━━━━━ Text block
MATERIALS AND METHODS

Study design

This multicentre, retrospective, observational study assessed the effectiveness and safety of PD patients initiating FCM treatment between 2014 and 2017 across seven Spanish centres of the GCDP working group. The study retrospectively collected data from the GCDP database, which systematically includes demographic and clinical information from the electronic medical records of patients receiving PD [29]. Data related to FCM administration, clinical variables and adverse events (AEs) were retrospectively retrieved at baseline (before FCM initiation) and for up to 12 months (at Months 2, 4, 6 and 12). The study adhered to the principles of the Declaration of Helsinki and was approved by the Independent Ethics Committees of the University Hospital Puerta del Hierro (Madrid, Spain). Written informed consent was obtained from all participants.

Study population

For safety analyses, we included patients who received at least one FCM administration and remained on PD for at least 3 months. For efficacy analyses, we selected those PD patients who received at least one FCM administration and had post-baseline assessments after 6 months. Age, comorbid condition or hospital admission were not reasons for exclusion. To evaluate the correction of absolute or relative iron deficiency, we included those patients that were not previously treated with IV iron and with TSAT levels <20% or ferritin <100 ng/mL.

Study outcomes

The effectiveness of FCM was evaluated by monitoring the mean change in ferritin and TSAT levels from baseline over a 12-month follow-up. Secondary outcomes included: the proportion of patients achieving target levels for ferritin and/or TSAT; the proportion of patients using ESAs and the dose received; and accumulated FCM doses throughout the study. To evaluate the ESA dose–response, we calculated an ESA effectiveness index (EEI) by dividing the darbepoetin dose (µg/month) received between visits by the Hb level (g/dL) at the visit. For patients not receiving ESA during an inter-visit period, the EEI was computed as zero. This score is similar to the classic erythropoietin resistance index previously used by other authors to evaluate the individual response to ESAs of a given patient. To evaluate the safety profile of PD patients after FCM administration, we retrieved safety data from electronic medical records. Patients spent 1–2 h in the hospital after IV administration during a nurse clinical visit and were instructed to inform in case of any adverse reaction. The incidence of deaths, peritonitis and non-serious AEs (SAEs) was reported when available. SAEs were hypersensitivity reactions or any AE leading to iron withdrawal, hospitalization or emergency department admission. Iron deficiency and therapy targets were defined based on current NICE, KDIGO and European Renal Best Practices (ERBP) guidelines [4, 8, 30]. Absolute iron deficiency was considered when ferritin levels were <100 ng/mL or TSAT was <20%. The following therapy targets were defined: ferritin between 800 and 200 ng/mL and TSAT >20%. Following the NICE guideline, we considered that FCM doses concurrent with ferritin >800 ng/mL were not recommended [8].
━━━━━━━━━━
━━━━━ Recorded information
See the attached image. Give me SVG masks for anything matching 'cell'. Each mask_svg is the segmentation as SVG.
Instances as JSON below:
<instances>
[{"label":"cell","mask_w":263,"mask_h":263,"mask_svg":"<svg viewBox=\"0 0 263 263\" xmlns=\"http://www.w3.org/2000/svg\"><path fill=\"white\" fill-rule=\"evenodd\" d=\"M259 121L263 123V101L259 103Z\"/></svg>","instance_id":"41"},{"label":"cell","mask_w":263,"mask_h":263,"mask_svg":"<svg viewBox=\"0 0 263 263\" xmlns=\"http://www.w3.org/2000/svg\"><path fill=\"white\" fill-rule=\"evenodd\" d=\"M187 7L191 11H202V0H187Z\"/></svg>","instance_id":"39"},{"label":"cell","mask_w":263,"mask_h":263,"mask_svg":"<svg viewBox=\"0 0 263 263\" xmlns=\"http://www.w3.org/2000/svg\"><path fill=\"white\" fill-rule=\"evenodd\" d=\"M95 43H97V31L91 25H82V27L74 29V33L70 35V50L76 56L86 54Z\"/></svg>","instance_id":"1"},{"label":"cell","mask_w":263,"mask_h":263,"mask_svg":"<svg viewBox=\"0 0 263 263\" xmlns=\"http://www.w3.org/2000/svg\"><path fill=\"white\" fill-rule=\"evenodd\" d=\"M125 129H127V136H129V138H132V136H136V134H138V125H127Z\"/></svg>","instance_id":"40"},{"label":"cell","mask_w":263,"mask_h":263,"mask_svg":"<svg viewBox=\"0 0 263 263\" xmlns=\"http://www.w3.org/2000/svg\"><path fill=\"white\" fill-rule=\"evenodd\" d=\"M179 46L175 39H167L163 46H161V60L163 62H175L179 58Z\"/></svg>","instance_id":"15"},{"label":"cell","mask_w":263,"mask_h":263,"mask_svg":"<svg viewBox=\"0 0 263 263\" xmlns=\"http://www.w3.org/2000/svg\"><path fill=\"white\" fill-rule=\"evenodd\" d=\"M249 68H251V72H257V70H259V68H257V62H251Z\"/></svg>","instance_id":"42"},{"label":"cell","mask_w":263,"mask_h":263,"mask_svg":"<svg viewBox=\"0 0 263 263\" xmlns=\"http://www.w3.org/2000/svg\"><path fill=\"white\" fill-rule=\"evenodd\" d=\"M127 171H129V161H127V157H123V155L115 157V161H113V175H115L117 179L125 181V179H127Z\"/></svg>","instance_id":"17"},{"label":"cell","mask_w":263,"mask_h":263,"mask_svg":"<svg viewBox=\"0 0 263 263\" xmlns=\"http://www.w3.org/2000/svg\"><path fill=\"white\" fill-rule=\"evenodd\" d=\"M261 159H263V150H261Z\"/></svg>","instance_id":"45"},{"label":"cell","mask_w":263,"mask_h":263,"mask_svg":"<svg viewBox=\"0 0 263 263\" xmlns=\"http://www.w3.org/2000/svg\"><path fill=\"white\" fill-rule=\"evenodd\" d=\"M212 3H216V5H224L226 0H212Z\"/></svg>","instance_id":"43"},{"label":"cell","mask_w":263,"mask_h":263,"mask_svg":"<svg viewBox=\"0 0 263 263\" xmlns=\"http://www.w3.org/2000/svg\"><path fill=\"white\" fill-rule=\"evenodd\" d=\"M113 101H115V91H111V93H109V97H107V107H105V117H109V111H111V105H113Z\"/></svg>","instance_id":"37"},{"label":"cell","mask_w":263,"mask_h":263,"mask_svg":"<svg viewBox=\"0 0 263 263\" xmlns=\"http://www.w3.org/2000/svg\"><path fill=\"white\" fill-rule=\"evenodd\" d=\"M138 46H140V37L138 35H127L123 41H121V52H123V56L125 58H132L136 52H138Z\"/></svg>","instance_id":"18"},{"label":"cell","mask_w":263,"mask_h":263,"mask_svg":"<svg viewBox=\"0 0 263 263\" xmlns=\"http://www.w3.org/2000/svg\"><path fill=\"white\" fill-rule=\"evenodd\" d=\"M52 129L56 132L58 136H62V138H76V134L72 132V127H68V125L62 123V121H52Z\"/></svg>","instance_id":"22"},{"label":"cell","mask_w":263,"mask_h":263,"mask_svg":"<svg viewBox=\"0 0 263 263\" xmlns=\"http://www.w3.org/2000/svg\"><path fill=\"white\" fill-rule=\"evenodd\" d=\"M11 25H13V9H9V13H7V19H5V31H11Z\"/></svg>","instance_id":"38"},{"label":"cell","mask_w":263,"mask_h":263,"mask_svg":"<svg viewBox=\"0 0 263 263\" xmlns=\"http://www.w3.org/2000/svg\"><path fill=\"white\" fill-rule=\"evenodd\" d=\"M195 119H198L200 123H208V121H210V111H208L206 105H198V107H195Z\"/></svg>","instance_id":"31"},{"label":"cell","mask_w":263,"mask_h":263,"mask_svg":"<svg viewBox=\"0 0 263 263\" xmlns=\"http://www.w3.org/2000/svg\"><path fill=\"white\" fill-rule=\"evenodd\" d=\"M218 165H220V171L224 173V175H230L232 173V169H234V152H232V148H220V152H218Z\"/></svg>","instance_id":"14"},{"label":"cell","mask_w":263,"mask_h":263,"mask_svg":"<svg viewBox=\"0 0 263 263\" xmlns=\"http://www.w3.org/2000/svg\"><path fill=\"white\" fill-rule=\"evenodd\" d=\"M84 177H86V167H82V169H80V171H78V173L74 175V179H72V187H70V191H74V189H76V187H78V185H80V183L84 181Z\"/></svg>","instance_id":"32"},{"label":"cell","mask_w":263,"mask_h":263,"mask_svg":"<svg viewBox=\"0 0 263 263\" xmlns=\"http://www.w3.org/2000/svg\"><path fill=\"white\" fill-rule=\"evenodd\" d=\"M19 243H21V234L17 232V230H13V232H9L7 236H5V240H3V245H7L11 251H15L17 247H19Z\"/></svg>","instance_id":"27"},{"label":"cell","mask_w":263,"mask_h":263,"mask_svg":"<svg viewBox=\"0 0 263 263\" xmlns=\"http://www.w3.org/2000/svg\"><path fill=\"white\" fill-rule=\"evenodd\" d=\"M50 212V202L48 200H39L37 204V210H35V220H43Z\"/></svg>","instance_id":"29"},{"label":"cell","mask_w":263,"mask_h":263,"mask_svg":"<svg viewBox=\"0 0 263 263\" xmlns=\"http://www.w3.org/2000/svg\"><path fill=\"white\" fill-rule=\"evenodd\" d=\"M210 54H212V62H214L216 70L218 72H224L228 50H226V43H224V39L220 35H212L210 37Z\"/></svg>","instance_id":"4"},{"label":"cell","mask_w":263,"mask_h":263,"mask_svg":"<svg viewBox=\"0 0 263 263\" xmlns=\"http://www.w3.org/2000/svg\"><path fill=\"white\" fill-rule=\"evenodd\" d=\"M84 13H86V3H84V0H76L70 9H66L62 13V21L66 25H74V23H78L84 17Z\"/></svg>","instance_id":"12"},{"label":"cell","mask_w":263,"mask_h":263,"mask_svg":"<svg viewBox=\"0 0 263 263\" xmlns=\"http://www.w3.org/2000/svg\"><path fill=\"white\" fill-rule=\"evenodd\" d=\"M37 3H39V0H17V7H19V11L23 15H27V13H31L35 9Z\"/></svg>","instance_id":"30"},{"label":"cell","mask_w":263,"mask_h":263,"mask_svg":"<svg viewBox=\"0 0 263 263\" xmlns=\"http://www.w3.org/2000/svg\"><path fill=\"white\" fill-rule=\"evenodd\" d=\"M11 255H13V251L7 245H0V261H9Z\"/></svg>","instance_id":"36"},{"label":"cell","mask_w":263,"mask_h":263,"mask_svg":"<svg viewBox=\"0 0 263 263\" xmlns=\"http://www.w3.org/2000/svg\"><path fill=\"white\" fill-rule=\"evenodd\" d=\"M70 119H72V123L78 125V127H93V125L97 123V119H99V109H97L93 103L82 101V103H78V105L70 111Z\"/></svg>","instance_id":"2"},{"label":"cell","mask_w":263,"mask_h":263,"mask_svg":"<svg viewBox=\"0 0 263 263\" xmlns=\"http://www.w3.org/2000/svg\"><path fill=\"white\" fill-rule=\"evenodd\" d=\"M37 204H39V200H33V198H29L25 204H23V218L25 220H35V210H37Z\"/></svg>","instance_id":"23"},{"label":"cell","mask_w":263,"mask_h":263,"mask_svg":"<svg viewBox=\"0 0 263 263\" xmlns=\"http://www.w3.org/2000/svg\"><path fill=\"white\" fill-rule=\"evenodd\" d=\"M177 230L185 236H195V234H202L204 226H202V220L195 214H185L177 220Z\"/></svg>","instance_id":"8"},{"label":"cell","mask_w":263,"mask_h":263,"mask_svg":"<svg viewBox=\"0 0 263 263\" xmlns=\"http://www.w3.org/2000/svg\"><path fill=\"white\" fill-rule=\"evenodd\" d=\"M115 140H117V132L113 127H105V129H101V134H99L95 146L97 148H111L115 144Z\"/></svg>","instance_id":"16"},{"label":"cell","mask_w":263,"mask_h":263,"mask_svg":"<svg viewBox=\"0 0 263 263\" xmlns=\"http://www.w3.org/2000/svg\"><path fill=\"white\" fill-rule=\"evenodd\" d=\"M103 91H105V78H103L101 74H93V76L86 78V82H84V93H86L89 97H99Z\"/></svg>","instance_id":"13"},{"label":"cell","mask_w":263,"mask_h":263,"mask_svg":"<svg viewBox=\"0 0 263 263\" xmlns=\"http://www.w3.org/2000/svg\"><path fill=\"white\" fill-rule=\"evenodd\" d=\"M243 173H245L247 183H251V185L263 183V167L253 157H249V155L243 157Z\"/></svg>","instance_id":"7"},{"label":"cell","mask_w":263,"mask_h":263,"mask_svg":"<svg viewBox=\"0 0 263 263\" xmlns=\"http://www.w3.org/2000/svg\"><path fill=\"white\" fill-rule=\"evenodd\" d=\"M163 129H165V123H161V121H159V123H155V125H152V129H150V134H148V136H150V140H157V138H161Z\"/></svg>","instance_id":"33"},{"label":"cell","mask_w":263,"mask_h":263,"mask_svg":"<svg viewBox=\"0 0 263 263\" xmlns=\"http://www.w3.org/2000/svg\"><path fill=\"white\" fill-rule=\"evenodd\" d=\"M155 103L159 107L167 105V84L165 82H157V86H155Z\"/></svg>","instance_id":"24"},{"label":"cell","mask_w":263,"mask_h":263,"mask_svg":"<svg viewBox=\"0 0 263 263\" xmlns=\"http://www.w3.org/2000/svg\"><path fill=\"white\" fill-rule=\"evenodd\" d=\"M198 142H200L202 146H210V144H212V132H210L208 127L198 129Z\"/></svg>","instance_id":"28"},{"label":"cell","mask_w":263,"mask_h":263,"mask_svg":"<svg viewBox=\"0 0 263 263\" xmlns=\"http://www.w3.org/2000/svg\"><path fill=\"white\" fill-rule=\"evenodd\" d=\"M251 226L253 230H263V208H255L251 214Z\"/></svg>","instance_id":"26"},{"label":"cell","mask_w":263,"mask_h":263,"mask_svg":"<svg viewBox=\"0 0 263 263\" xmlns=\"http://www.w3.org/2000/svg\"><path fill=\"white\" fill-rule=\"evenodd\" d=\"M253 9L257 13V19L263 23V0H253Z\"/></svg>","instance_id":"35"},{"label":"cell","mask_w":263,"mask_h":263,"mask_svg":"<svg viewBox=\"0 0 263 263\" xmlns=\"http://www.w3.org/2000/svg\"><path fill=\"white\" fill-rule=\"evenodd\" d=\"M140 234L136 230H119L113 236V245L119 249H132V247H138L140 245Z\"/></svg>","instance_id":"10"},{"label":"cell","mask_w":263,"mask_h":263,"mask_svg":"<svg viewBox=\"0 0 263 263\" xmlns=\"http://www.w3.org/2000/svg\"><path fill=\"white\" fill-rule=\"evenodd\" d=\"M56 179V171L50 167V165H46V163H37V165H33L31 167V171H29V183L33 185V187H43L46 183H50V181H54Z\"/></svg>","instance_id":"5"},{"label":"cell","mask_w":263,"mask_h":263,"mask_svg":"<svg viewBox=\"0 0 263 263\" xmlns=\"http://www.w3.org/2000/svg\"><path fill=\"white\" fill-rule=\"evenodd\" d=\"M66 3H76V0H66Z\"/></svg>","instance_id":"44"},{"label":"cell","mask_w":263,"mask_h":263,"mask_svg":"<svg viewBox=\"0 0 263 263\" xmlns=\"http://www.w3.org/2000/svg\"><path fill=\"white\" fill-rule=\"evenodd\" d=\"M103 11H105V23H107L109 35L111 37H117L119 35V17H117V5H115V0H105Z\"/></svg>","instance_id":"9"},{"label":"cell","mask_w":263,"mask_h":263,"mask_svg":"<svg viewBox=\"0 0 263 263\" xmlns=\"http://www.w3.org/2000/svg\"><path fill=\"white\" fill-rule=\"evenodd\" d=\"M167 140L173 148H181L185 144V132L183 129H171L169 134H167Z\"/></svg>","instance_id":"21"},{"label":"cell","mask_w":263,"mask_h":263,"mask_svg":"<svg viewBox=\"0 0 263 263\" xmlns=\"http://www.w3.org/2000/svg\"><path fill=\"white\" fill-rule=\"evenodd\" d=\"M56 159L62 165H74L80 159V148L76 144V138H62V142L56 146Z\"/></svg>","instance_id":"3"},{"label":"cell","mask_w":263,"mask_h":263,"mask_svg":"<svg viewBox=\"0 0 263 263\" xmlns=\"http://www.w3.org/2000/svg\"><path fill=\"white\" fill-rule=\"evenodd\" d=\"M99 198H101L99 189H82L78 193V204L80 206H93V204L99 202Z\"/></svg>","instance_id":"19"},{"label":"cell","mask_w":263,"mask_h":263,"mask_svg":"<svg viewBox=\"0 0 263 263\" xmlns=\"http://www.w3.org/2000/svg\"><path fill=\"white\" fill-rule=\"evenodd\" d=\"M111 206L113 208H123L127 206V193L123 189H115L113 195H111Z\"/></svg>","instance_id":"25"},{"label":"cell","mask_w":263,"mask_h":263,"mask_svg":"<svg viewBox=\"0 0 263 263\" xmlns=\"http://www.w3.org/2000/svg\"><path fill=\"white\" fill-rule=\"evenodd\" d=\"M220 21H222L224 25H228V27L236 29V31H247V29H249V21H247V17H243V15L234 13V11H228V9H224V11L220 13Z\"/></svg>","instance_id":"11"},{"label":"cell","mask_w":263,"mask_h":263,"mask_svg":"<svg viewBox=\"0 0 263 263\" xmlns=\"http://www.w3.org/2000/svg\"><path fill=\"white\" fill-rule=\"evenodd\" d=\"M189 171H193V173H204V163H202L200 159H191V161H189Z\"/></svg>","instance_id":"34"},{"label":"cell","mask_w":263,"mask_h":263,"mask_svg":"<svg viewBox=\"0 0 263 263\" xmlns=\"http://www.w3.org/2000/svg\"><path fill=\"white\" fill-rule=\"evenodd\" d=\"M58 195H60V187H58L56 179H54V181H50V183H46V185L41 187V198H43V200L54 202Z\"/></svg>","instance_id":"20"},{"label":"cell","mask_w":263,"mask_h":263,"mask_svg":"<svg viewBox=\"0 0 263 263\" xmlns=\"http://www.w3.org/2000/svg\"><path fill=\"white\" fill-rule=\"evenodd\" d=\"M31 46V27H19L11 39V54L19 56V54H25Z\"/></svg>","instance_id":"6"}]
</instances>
━━━━━━━━━━
### [Task instructions]
**a.** In the study methods text, how was the ESA effectiveness index calculated?
**b.** Please continue the study methods text after its final sentence.

### [Task results]
**a.** By dividing the darbepoetin dose (µg/month) received between visits by the Hb level (g/dL) at the visit.

**b.**
Study treatment

FCM was administered according to the KDIGO guideline and routine clinical practice [4]. Patients who initiated treatment with FCM on PD can be classified into three groups: FCM as first-line treatment, previous unsuccessful oral iron therapy (e.g. poorly tolerated) or switch from HD to PD in those patients who had previously received IV saccharate iron. Patients were administered a load starting IV infusion of FCM over 20 min at either 500 or 1000 mg in our PD units. Laboratory tests were performed following FCM administration to monitor patients’ status without the need for additional visits. Subsequent FCM administrations depended on laboratory results.

Statistical analyses

Continuous variables were described by mean, SD, median and interquartile range, whereas categorical variables were described by number and percentage. To evaluate changes in continuous variables between visits, we used repeated measures analysis of variance (ANOVA) test with Bonferroni post hoc analysis. The level of statistical significance was set at P < 0.05. All analyses were performed using the Stata statistical software for Windows, Version 14 (StataCorp LP, College Station, TX, USA).

RESULTS

Ninety-one patients were included in the safety population and received a total of 229 FCM administrations (26 at 1000 mg and 203 at 500 mg). Mean ± SD age in the safety population was 57.7 ± 15.0 years and 61.9% were male. Of them, 21 were excluded from the efficacy population because they did not have assessments at Month 6 or at subsequent visits (3 were transferred to HD and 18 remained on PD when the study was closed). Therefore, the efficacy population comprised 70 patients (mean ± SD age was 50.9 ± 14.5 years and 68.5% were males). Finally, 51 participants had post-baseline assessments after 12 months (Figure 1). For the efficacy analysis in the correction of absolute or relative iron deficiency, we analysed data from those 51 patients not previously treated with IV iron and with TSAT <20% or ferritin <100 ng/mL.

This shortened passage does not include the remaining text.